*Goal*
Reproduce exactly the lines from the one containing "From point (126, 456)" through the last line of the data, both ends included.

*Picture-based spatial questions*
□ □ □ □

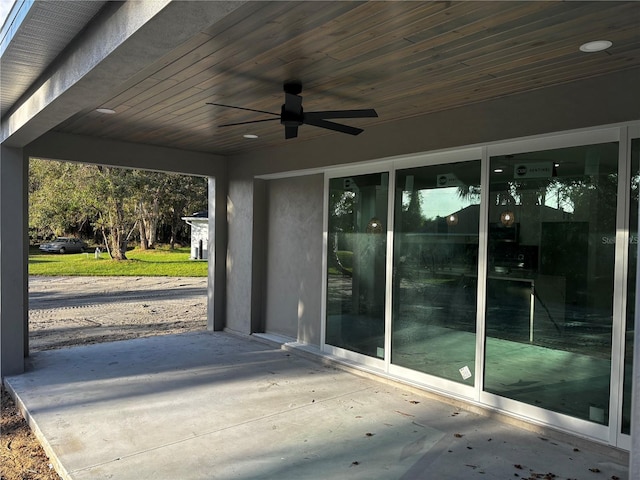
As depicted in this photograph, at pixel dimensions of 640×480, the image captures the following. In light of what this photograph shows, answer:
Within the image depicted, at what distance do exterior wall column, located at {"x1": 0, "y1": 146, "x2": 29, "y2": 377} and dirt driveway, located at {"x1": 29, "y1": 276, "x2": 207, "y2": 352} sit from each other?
1274 millimetres

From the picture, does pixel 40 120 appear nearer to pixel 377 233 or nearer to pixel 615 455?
pixel 377 233

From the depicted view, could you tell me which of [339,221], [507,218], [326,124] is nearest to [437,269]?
[507,218]

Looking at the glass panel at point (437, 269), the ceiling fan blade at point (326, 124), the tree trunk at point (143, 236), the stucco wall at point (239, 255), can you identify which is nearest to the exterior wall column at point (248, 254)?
the stucco wall at point (239, 255)

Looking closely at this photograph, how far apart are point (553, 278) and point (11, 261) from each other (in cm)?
532

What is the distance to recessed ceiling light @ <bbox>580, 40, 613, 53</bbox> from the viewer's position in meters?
2.84

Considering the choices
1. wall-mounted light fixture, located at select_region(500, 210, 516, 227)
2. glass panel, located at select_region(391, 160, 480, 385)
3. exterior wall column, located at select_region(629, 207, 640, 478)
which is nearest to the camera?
exterior wall column, located at select_region(629, 207, 640, 478)

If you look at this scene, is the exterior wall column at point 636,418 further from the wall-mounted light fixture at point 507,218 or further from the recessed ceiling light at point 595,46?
the wall-mounted light fixture at point 507,218

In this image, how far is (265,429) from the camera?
3736mm

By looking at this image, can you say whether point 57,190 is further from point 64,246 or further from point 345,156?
point 345,156

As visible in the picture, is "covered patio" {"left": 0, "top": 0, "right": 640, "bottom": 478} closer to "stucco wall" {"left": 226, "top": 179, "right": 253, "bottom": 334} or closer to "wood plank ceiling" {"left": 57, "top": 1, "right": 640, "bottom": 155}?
"wood plank ceiling" {"left": 57, "top": 1, "right": 640, "bottom": 155}

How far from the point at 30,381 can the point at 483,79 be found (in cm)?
514

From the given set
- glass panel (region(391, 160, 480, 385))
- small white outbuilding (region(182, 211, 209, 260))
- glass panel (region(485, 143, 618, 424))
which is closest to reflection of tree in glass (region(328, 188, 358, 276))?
glass panel (region(391, 160, 480, 385))

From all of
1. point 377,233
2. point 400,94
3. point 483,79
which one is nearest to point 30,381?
point 377,233

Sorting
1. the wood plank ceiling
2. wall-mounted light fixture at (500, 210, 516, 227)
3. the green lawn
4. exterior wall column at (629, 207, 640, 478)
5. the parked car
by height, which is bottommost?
the green lawn
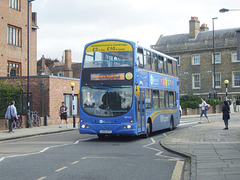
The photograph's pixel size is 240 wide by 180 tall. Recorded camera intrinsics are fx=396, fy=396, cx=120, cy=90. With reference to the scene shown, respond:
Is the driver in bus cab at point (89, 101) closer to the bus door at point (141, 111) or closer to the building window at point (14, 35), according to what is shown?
the bus door at point (141, 111)

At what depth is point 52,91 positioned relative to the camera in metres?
30.8

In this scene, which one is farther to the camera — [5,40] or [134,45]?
[5,40]

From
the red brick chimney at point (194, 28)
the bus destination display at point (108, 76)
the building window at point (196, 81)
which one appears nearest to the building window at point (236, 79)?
the building window at point (196, 81)

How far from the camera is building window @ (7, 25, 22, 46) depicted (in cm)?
3572

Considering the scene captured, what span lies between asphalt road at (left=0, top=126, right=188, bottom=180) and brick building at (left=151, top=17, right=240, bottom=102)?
161 feet

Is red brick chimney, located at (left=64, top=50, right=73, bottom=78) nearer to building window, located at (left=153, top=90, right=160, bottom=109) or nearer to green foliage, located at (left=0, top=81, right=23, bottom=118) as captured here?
green foliage, located at (left=0, top=81, right=23, bottom=118)

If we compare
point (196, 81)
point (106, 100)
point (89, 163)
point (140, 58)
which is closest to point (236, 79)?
point (196, 81)

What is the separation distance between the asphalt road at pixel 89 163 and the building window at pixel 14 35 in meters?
23.6

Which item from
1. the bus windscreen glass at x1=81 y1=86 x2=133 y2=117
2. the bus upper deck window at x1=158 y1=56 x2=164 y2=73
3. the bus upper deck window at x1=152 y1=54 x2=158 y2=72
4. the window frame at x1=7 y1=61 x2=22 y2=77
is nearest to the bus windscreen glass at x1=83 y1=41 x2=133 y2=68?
the bus windscreen glass at x1=81 y1=86 x2=133 y2=117

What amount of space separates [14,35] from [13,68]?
9.95ft

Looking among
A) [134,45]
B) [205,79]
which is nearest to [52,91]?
[134,45]

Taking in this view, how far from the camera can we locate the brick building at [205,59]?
60656 mm

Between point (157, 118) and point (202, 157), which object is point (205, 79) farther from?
point (202, 157)

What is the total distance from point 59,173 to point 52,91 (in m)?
22.1
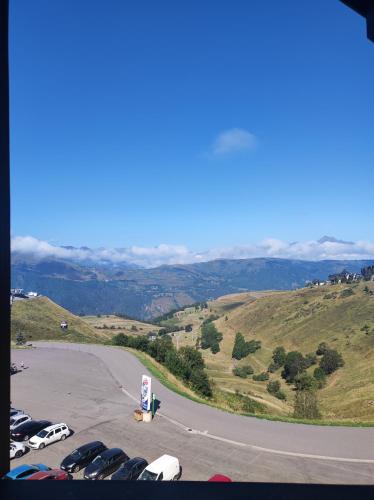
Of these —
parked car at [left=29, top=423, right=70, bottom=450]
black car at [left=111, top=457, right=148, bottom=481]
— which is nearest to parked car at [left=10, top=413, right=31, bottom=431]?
parked car at [left=29, top=423, right=70, bottom=450]

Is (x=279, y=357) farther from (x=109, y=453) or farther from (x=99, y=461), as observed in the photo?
(x=99, y=461)

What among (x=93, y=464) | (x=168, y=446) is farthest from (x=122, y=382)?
(x=93, y=464)

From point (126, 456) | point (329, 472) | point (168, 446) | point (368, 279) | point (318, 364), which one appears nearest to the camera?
point (329, 472)

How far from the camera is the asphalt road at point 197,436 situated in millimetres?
10750

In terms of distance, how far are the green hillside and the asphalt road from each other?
8498 mm

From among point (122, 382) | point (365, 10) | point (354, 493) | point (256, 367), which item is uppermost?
point (365, 10)

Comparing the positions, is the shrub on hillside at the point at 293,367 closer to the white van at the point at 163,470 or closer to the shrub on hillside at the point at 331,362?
the shrub on hillside at the point at 331,362

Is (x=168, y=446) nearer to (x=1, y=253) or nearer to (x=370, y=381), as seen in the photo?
(x=1, y=253)

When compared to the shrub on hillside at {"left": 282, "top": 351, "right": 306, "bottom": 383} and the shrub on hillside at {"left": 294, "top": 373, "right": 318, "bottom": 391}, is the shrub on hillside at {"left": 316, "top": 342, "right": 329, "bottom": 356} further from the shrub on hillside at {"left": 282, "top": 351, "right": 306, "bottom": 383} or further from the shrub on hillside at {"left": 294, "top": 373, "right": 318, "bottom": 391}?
the shrub on hillside at {"left": 294, "top": 373, "right": 318, "bottom": 391}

□ □ □ □

*Full answer*
From point (126, 456) | point (329, 472) | point (168, 446) | point (368, 279) | point (318, 364), which one appears nearest to the camera?
point (329, 472)

How far from the camera is the asphalt road at point 197,436 situated in millimetres?
10750

In terms of distance, how far are the green hillside and the asphalt road from each other?
8498 mm

From among point (122, 382) | point (365, 10) | point (354, 493) | point (256, 367), which item is uppermost?
point (365, 10)

Comparing the positions, is the shrub on hillside at the point at 293,367 closer to the white van at the point at 163,470 or closer to the shrub on hillside at the point at 331,362?
the shrub on hillside at the point at 331,362

Is (x=168, y=446) nearer to (x=1, y=253) or nearer to (x=370, y=381), as seen in the photo?
(x=1, y=253)

When compared to the shrub on hillside at {"left": 282, "top": 351, "right": 306, "bottom": 383} and the shrub on hillside at {"left": 294, "top": 373, "right": 318, "bottom": 391}, is the shrub on hillside at {"left": 316, "top": 342, "right": 329, "bottom": 356} further from the shrub on hillside at {"left": 282, "top": 351, "right": 306, "bottom": 383} or further from the shrub on hillside at {"left": 294, "top": 373, "right": 318, "bottom": 391}?
the shrub on hillside at {"left": 294, "top": 373, "right": 318, "bottom": 391}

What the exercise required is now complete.